** Opening Material for this exercise block **
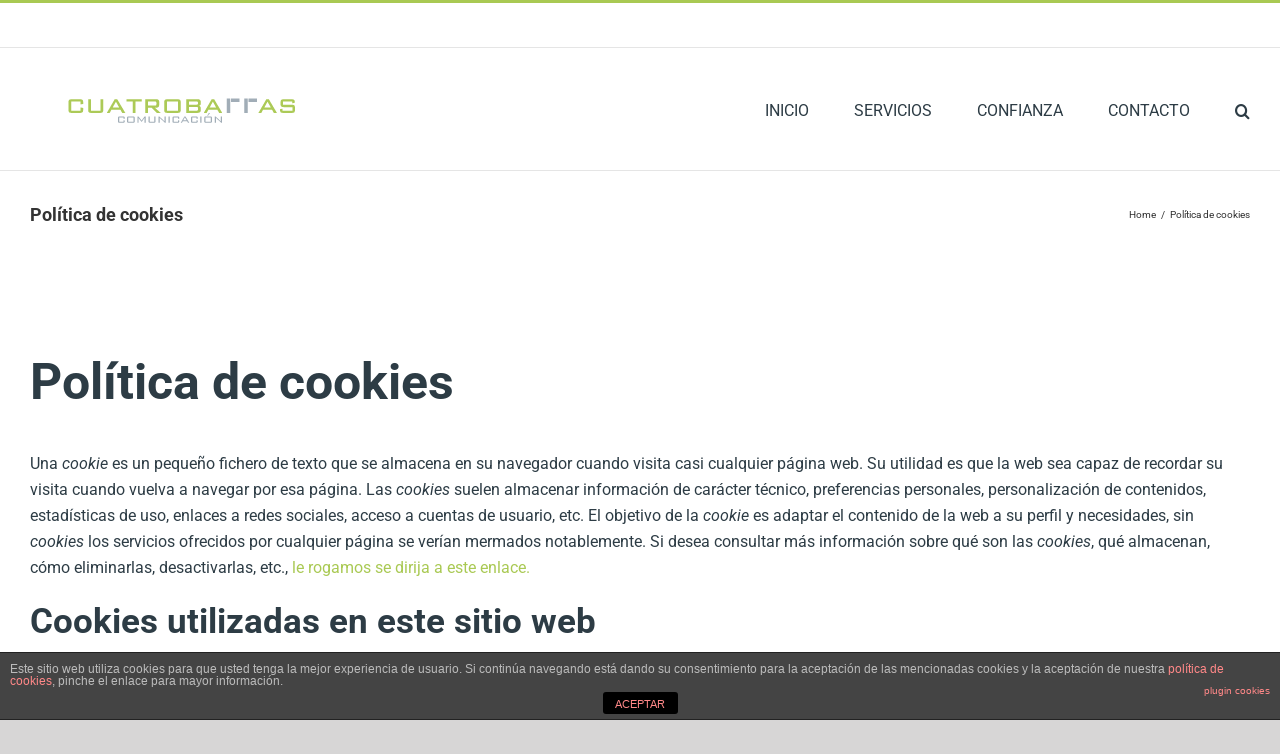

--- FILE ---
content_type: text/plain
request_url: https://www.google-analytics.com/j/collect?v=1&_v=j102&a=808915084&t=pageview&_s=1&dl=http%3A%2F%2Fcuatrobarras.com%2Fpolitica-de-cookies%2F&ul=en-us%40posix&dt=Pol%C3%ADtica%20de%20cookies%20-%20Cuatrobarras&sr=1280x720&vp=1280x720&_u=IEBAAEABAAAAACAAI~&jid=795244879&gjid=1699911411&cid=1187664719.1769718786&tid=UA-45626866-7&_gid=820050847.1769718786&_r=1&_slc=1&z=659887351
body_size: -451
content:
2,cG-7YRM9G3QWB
** Closing Material for this exercise block **
** Opening Material for this exercise block **
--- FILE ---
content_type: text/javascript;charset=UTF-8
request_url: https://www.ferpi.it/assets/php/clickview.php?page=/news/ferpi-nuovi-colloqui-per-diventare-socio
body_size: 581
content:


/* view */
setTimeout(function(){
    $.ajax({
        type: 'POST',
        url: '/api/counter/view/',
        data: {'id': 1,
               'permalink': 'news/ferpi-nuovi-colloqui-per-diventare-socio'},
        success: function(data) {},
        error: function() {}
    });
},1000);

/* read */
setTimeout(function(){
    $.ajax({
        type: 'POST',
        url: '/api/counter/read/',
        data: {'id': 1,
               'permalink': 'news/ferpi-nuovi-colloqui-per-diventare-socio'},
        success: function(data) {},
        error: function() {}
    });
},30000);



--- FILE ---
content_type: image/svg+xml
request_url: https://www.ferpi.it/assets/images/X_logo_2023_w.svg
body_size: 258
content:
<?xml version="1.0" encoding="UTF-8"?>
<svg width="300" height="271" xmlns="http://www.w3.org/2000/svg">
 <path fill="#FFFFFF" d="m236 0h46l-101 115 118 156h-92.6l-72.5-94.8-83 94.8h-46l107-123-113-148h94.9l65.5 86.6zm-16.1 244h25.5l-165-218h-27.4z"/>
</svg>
** Closing Material for this exercise block **
** Opening Material for this exercise block **
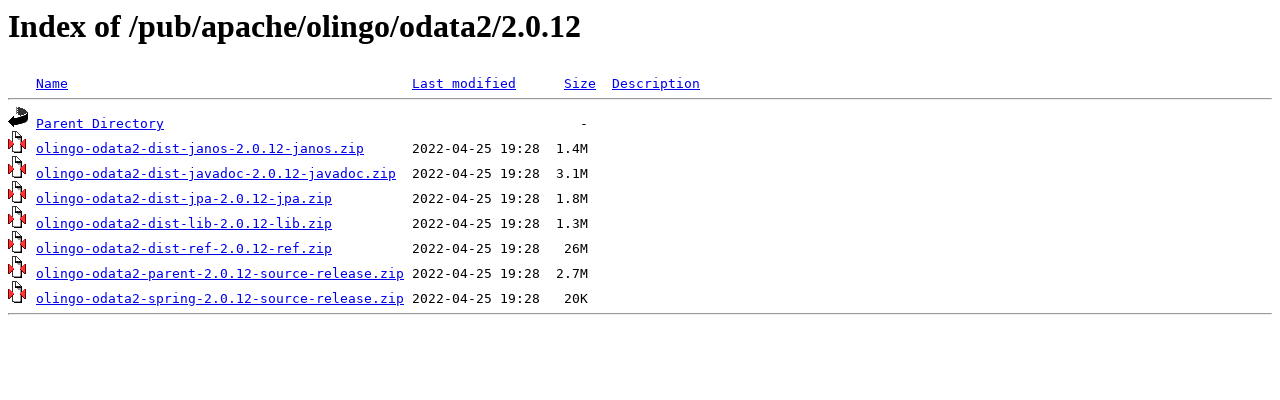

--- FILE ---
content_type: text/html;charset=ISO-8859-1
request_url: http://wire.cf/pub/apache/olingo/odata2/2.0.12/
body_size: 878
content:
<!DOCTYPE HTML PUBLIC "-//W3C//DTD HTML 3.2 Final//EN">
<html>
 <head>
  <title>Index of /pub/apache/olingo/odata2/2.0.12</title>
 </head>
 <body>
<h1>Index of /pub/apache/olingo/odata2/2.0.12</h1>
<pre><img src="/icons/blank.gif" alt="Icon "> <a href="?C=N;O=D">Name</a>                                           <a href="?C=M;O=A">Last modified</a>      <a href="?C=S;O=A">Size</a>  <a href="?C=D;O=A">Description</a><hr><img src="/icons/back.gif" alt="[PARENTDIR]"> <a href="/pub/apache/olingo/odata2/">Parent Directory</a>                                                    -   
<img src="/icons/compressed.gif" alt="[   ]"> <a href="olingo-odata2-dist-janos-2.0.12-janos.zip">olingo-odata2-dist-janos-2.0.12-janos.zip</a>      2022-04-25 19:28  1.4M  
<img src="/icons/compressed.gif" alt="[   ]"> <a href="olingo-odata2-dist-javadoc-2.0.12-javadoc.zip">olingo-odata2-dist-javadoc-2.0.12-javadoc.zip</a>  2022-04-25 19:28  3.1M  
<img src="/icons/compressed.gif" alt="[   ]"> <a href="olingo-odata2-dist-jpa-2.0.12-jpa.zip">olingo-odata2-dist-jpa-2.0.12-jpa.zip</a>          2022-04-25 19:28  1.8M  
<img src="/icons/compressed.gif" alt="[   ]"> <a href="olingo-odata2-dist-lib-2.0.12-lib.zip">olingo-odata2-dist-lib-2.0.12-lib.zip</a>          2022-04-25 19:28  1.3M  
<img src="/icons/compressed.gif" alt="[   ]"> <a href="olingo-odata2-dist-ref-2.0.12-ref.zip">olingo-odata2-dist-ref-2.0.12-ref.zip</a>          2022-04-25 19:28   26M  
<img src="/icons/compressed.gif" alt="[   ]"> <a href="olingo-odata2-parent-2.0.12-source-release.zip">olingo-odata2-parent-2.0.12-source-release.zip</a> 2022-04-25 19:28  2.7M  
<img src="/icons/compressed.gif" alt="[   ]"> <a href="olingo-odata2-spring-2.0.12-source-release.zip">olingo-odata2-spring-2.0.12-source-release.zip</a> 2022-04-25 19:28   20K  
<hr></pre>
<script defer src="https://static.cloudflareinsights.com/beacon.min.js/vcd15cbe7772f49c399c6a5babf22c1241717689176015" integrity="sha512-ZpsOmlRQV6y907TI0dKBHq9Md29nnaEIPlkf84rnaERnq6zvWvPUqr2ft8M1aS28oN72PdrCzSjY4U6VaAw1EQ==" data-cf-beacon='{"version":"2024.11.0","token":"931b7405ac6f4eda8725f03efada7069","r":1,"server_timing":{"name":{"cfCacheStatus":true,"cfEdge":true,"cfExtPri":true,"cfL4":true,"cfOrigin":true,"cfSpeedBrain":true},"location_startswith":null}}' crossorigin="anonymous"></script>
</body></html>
** Closing Material for this exercise block **
**Brief**
Check each line in the records for the word "source" and say how many have it, with nothing else.

**Output of the exercise**
2